Fish the banks, not the middle. Mouse patterns are bank flies. Cast tight to undercut banks, overhanging brush, log jams, and grassy edges. That's where big trout hold during the day, and that's where they expect mice to enter the water.
Build Your Box
Tie a dozen Morrish Mice in black and brown in sizes 4 and 2 -- that covers every mousing scenario from Eastern tailwaters to Alaska. Add a half-dozen Mr. Hankey patterns in #4 for faster tying and durability. If you fish Alaska, double the quantities and add olive. That's 24-30 flies, and you'll lose more to log jams than to fish -- which means you're casting in the right places.
Frequently Asked Questions
What is mousing for trout?
Mousing is the practice of fishing large mouse fly patterns on the surface for trophy brown trout, typically after dark. The fly imitates a mouse or vole swimming across the river. Big browns are nocturnal predators that eat mice as high-calorie prey. The strikes are explosive -- full-body lunges that send water into the air.
What is the best mouse fly pattern?
The Morrish Mouse is the most popular -- foam body, deer hair collar, rabbit strip tail. It floats indefinitely, pushes a great wake, and takes 5 minutes to tie. Dave Whitlock's Mouserat is the classic deer hair version. For Alaska, Mr. Hankey is the durable, fast-tying option. Black and brown in sizes 2-4 cover most situations.

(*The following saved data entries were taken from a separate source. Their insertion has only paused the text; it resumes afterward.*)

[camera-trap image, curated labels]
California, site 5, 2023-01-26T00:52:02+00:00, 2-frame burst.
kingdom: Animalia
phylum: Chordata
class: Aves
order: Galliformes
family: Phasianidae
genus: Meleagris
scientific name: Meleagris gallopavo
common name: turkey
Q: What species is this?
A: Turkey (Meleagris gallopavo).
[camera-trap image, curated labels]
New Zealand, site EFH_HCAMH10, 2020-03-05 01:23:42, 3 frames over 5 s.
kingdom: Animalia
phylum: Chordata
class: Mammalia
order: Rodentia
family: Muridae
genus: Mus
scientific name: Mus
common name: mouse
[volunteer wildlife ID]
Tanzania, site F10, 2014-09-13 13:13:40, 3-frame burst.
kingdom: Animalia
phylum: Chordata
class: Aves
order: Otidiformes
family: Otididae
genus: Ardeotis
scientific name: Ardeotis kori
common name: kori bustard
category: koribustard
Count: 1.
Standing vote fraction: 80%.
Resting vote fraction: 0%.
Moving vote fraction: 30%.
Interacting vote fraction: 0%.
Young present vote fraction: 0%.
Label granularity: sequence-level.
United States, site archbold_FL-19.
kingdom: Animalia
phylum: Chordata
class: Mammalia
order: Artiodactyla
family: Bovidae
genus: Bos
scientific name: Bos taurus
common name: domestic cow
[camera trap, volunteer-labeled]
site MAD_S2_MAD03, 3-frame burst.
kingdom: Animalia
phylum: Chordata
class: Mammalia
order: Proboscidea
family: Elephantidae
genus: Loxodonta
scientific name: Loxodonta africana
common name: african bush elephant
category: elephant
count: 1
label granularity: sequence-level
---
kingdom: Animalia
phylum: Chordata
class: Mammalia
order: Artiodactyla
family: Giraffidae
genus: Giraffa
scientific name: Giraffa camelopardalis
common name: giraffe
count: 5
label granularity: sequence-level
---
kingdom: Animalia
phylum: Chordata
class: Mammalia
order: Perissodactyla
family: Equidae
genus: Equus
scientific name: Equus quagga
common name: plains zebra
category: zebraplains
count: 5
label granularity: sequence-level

When should I fish mouse patterns?
In the Lower 48, mouse patterns are primarily a night fishing technique -- fish them after dark, especially on moonless nights when big browns feel safest feeding on the surface. In Alaska, the midnight sun allows mousing at all hours during summer. Fall is the best season as pre-spawn browns become more aggressive.
How do you fish a mouse fly?
Cast tight to the bank with a deliberate splat, then strip slow and steady to create a V-wake on the surface. Keep the rod tip low. Don't set the hook on the sound -- wait until you feel the weight of the fish. Target undercut banks, log jams, and overhanging brush where big trout hold.
What size hook for mouse patterns?
Size 4 is the most versatile for Lower 48 rivers. Use #2 for Alaska's trophy rainbows and big western browns. Size 6 works for smaller streams or pressured fish. Use a heavy wire streamer hook (TMC 8089 or Gamakatsu B10S) -- mouse fishing targets the biggest fish in the river and you need the hook strength.